12 théories de l'état et de la société

Titre: 12 théories de l'état et de la société9782353740581.gif
Auteur: Pierre Chassard
Éditeur: Dualpha 2007
Pages: 250

Dans le cadre de mes cours en sciences politiques de l'année passée j'ai, bien entendu, eu des heures de philosophie politique. Ce n'est pas ce que je préfère mais il est intéressant de connaitre les théories qui ont existé et leur contexte historique. C'est pourquoi j'ai pris ce livre. En le choisissant je pensais découvrir un livre de synthèse sur 12 théories résumées et comparées comme le sous-entend le résumé. J'ai découvert tout autre chose...

L'introduction, courte, est un mensonge. L'auteur y affirme la neutralité de ses choix tout en avouant, bien entendu, que ses critiques seront subjectives. Mais la suite de l'ouvrage est bien plus que de la subjectivité. Pour prendre un exemple je choisirais le seul auteur que j'ai effectivement étudié: Rawls. Chassard n'aime pas Rawls, ça se sent, ça se lit et ça le conduit soit à ne pas le comprendre, au mieux, soit à mentir sur sa philosophie. Car Chassard affirme que Rawls utilise le concept de "voile d'ignorance" pour créer des êtres humains réels incapable de se souvenir de leur passé et de leur culture. C'est une grossière erreur qui m'aurait conduit, si je l'aurais écrit dans une feuille d'examen, à être renvoyé à mes livres. Le "voile d'ignorance" n'a pas vocation à devenir réel. C'est un moyen théorique de trouver les règles de justices sociales en évitant la partialité. Ceci n'est qu'un exemple mais après lui je ne peux que mettre en doute toutes les affirmations de l'auteur dans ce livre.

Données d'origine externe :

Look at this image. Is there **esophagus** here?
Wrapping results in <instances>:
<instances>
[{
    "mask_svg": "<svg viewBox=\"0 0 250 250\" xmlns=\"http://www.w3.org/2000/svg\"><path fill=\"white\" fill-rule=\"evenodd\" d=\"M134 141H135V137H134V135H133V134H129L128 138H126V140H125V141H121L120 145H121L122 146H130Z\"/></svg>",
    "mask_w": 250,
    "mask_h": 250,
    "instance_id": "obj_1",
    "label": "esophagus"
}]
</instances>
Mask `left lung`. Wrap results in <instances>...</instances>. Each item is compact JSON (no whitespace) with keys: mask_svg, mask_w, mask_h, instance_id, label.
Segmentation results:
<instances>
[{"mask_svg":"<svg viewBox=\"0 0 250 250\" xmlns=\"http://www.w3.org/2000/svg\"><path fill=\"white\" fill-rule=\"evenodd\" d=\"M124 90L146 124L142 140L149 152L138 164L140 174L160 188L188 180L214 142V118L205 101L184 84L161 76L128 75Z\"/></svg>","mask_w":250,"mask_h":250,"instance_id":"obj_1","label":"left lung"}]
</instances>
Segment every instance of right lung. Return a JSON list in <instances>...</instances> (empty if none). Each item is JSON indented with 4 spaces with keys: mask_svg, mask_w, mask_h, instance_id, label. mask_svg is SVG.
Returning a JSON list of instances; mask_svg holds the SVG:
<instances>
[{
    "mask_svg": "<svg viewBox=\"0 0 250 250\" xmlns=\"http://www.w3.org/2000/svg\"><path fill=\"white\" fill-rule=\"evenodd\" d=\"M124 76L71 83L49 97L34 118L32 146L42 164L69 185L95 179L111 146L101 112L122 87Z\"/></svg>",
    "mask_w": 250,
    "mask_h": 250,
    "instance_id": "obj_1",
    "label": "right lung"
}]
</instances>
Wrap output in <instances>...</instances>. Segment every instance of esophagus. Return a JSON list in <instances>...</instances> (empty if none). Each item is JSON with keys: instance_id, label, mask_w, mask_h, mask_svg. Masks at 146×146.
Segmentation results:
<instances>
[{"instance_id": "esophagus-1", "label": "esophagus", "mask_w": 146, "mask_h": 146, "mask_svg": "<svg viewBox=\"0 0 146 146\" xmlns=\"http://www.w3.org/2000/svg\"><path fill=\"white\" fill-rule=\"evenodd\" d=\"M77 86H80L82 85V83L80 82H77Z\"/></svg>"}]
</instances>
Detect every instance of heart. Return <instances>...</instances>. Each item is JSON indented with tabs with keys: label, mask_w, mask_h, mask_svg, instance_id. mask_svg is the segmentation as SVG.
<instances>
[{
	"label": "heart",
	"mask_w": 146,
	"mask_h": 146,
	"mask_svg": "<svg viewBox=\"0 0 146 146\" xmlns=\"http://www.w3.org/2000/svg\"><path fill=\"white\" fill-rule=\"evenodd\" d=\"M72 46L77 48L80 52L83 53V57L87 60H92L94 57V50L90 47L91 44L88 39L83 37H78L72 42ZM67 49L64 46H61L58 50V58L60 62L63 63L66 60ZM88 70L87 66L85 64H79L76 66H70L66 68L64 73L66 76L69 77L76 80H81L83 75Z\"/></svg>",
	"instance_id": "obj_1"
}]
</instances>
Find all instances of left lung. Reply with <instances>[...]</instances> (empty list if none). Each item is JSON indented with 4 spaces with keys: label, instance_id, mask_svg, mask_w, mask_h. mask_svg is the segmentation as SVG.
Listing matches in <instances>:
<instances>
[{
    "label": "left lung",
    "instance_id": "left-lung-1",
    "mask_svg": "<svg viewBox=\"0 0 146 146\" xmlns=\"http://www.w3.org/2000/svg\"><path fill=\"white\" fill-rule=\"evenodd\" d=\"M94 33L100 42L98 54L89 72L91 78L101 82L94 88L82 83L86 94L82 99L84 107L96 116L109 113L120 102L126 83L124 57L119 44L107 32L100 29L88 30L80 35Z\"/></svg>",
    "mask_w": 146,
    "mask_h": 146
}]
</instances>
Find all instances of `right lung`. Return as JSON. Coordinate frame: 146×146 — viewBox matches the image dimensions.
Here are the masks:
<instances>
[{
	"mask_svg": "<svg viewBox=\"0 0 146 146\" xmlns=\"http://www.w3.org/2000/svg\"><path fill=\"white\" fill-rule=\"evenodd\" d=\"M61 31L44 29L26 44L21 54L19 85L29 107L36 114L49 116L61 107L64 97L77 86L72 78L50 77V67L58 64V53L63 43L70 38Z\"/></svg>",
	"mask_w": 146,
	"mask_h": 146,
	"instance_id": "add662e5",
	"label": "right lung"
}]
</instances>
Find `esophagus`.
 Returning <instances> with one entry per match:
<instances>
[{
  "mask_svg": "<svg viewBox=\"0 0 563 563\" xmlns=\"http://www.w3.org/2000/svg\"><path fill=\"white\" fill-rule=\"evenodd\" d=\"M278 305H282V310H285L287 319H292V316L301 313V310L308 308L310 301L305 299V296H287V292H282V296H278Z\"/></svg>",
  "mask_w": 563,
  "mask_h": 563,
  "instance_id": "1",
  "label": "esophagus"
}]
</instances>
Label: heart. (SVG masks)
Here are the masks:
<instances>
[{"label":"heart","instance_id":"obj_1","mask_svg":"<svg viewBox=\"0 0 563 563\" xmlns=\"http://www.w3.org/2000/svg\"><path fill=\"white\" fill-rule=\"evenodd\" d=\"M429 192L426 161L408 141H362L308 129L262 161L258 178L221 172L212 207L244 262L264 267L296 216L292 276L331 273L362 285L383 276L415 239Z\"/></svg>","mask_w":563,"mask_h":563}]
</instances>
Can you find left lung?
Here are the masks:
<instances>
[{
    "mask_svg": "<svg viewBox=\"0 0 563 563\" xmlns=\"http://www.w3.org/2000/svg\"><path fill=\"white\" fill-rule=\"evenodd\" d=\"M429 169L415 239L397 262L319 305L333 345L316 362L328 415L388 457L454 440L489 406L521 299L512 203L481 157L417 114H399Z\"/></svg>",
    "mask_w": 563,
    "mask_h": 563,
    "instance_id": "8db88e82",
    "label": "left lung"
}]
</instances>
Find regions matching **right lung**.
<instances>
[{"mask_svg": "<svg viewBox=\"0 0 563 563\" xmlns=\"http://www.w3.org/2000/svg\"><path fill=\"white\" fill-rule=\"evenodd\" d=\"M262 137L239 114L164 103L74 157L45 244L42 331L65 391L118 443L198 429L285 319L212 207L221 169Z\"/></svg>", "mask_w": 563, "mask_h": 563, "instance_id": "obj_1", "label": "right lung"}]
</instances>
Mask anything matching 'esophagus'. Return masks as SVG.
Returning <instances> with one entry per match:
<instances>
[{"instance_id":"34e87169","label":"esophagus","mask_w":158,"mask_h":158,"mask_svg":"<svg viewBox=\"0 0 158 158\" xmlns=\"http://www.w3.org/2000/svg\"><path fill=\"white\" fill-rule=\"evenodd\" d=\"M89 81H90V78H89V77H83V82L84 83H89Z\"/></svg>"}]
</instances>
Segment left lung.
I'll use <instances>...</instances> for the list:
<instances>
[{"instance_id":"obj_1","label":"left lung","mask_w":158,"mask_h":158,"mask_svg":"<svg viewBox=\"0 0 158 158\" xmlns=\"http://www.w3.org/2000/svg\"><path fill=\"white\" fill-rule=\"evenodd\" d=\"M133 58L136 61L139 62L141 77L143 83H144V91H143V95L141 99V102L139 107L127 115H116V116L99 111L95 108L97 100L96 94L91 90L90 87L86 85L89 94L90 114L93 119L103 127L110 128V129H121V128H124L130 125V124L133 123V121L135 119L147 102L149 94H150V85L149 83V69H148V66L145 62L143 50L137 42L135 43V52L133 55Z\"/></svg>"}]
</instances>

Néanmoins il y a pire. Chassard ne fait pas que mentir, ou ne pas comprendre, il attaque vigoureusement tous les philosophes dont les écrits ne lui plaisent pas. A titre d'exemple je choisirais la conclusion à la critique envers Dworkin à la page 29: "(...) Dworkin a pour principe d'écarter systématiquement toute la naturalité pour le pur rationnel en vertu de son égalitaromanie, et de son idéologie égalitariste (...). Ses recours à la démocratie libérale ne font qu'aggraver leur effarante inanité. Ainsi, il s'auto-disqualifie dès le départ". Comme il est facile de le remarquer dans la citation que je viens d'inclure Chassard n'aime pas deux choses: la démocratie libérale et l'égalitarisme. Au fil du livre on se rend compte que Chassard souhaite un état fort et réfute les droits de l'homme au profit des droits du citoyen mettant au pilori les étrangers qui corrompraient la communauté d'origine.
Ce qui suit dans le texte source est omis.